How much money would Bethlehem Township, Pa., lose if it had to give up the tiny percent it receives from certain income taxes? And it looks as if Allentown is coming up with the difference through development fees.
But the suburbs want to either have a drawn-out lawsuit — which I bet would cost them far more than the townships would save if they were able to keep their miniscule share of residents’ income from within the 130-acre Neighborhood Improvement Zone — or legislative changes, neither of which would come quickly.
But why would Lehigh Valley suburbs want to see Allentown recover? It’s not like they’ve been handed sweet developmental deals to turn all that farmland into taxable industrial parks, allowing property taxes to stay low compared to the cities. Or, have they?
I went to an IronPigs game the other day.

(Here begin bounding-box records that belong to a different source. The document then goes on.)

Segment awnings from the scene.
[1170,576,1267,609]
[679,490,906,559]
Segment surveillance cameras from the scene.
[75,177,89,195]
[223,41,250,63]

Everyone there wasn’t from Allentown. But the game was played in Allentown. Much like, if this arena were built, the Phantoms would play here and people from across the region will be able to see a pro hockey game.
But short-sighted politicians in suburban communities say, no, they won’t do anything to help our biggest city, nothing to employ thousands of construction workers. That tiny fraction of a tiny fraction of residents’ tax money is more important.
The only people to benefit here are the law firms that represent these municipalities.
It’s a shame. So, I hope Allentown has a Plan B.